If a framework requires you to be just as, if not more competent in its niches to achieve the same end you could've achieved without it, I think that makes it bad.

That's like if an HTTP framework could only be effective at the protocol level with a team competent in HTTP. The whole point of a framework is abstraction.

I have never once seen how GraphQL (the language) provides any sort of abstraction that the general framework itself doesn't, and the little abstraction GraphQL the framework does provide you can mostly sum up by just generating an OpenAPI over a set of schemas, with a whole host of benefits and few trade offs (on the implementation side, which is where your 10x devs usually live anyways).

It's weird.

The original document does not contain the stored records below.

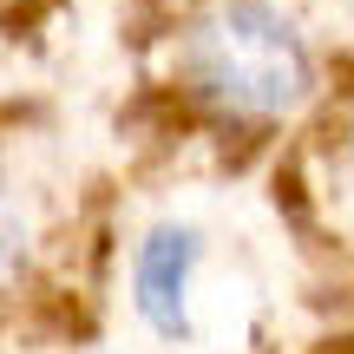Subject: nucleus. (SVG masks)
Returning a JSON list of instances; mask_svg holds the SVG:
<instances>
[{
  "instance_id": "nucleus-1",
  "label": "nucleus",
  "mask_w": 354,
  "mask_h": 354,
  "mask_svg": "<svg viewBox=\"0 0 354 354\" xmlns=\"http://www.w3.org/2000/svg\"><path fill=\"white\" fill-rule=\"evenodd\" d=\"M158 86L223 151H269L328 99L322 53L282 0H190L158 46Z\"/></svg>"
},
{
  "instance_id": "nucleus-2",
  "label": "nucleus",
  "mask_w": 354,
  "mask_h": 354,
  "mask_svg": "<svg viewBox=\"0 0 354 354\" xmlns=\"http://www.w3.org/2000/svg\"><path fill=\"white\" fill-rule=\"evenodd\" d=\"M66 250V203L53 171L20 131H0V322L53 289V263Z\"/></svg>"
},
{
  "instance_id": "nucleus-3",
  "label": "nucleus",
  "mask_w": 354,
  "mask_h": 354,
  "mask_svg": "<svg viewBox=\"0 0 354 354\" xmlns=\"http://www.w3.org/2000/svg\"><path fill=\"white\" fill-rule=\"evenodd\" d=\"M203 256H210V236H203L190 216H158L138 236L125 243V302L158 342L184 348L197 335V276Z\"/></svg>"
},
{
  "instance_id": "nucleus-4",
  "label": "nucleus",
  "mask_w": 354,
  "mask_h": 354,
  "mask_svg": "<svg viewBox=\"0 0 354 354\" xmlns=\"http://www.w3.org/2000/svg\"><path fill=\"white\" fill-rule=\"evenodd\" d=\"M308 138H315V145H302V165H308L302 203L322 210L328 236L354 256V99L348 105H328Z\"/></svg>"
},
{
  "instance_id": "nucleus-5",
  "label": "nucleus",
  "mask_w": 354,
  "mask_h": 354,
  "mask_svg": "<svg viewBox=\"0 0 354 354\" xmlns=\"http://www.w3.org/2000/svg\"><path fill=\"white\" fill-rule=\"evenodd\" d=\"M13 13H26V0H0V20H13Z\"/></svg>"
}]
</instances>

It's like the main benefit of GraphQL is that there are groups of developers who understand it, but the biggest drawback is that it is needlessly complex, which again, seems to indicate GraphQL is bad. It's an abstraction that creates needless complexity (that you necessarily can't reverse because it's apart of the spec..)



I think it's needlessly complex if you have to write resolvers by hand.

I essentially only do that for mutations, and they are no more complex than writing POST handlers.

Essentially all the rest is schema-first and it's _so_ quick and simple.

https://lighthouse-php.com


If you don't need to write resolvers by hand, from experience I can tell you writing an OpenAPI over an ORM/ODM is trivial and will accomplish the same end. It's schema-first and quick and simple (it's as simple as defining the schema in your ORM library, your generator will handle the rest)

If you do need them, as you said it's going to be complex either way.